The Niger Delta University has numerous policies and regulations it uses to run the university. These policies are spread across several of its papers, documents, bulletins, memos special releases, radio announcements, speeches, etc.
One of these policies is the Niger Delta University’s School Fees Payment Policy. These School Fees policies are becoming more pronounced in recent times owing to huge shortfall in school fees payment amongst students.
The NDU school fees payment policy states that all students are expected to pay up their school fees 2 weeks into first semester of any session. However, for newly admitted students, their school fees payment is 2 weeks from the date of admission irrespective of whether they have resumed or not.

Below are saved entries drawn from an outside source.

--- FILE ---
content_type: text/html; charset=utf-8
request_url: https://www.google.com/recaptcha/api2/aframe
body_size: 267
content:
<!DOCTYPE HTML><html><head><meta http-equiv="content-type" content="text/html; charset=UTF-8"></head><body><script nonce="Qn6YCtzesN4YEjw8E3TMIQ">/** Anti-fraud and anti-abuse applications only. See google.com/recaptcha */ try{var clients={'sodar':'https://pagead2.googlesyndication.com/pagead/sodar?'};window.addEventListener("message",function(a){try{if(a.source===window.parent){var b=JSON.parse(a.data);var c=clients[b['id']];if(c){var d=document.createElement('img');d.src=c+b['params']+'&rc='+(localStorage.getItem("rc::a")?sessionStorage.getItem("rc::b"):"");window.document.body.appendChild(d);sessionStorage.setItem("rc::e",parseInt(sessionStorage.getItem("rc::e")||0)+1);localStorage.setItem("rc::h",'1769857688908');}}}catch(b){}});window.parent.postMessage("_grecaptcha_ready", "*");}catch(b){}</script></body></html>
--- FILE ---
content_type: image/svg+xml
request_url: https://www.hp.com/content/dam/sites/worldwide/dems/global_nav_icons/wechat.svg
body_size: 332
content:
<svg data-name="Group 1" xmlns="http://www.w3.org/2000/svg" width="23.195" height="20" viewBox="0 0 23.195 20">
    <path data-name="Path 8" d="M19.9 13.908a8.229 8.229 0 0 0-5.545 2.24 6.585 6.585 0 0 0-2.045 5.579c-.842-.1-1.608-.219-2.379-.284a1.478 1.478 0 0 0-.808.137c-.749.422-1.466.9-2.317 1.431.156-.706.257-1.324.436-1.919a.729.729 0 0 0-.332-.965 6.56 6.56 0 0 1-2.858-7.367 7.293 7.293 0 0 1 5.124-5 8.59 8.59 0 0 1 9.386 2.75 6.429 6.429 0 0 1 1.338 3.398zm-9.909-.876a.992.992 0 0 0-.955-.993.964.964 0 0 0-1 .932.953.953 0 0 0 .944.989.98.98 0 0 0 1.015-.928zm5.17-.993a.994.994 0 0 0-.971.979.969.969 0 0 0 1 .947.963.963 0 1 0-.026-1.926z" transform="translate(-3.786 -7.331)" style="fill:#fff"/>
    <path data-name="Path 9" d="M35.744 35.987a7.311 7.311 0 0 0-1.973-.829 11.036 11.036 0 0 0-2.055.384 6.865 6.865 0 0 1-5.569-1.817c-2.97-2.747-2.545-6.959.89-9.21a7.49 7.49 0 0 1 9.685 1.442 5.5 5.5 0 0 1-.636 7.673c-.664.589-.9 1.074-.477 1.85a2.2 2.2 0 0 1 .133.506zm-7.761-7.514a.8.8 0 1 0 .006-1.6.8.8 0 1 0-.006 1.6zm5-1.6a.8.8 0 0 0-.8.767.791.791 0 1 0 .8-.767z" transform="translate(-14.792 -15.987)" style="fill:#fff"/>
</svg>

Originally, as stated by Prof. Samuel Gowon Edoumekumo, Vice Chancellor, Niger Delta University, once a student could not meet up within the 2 weeks, another 2 weeks grace is added.
After that 2 weeks grace period, late enrolment fee is added to the original school fees. However, this policy has seen changes in recent times. As management continue to observe students’ school fees payment behavioural patterns, they modulate the policy accordingly.
For newly admitted students, it is possible that management may give them more time. In the 2020/2021 admission year, management sent admissions withdrawal warning 4 times over a period of 3 months, 2 days from first warning. This means that although newly admitted students have 2 weeks to pay their fees, it is possible that management can extend the date as seen in 2020/2021 academic session. Please click the link below to read more.
Starting from December, 2022, the NDU management modulated its school fees policy for all students (with a special focus on returning students) that students who haven’t paid their school fees up till the current year are not eligible to write their examinations. This policy was implemented to the later as students who haven’t paid their fees and registered their courses were actually restricted from writing examinations.
Although there was no stated alternative for those who are likely to miss even their supplementary exams as a result of the policy, however, it is likely that they will defer their studies and start the level again in the next session.
These policies are very central to the operations of the Niger Delta University and it is very important that they are amplified and published to the generality of the public especially the freshers on time.
Timely knowledge of these policies will help both the management and students to overcome the challenges of abrupt policy implementation which often result to face-off between both parties and consequent shutdown of the university.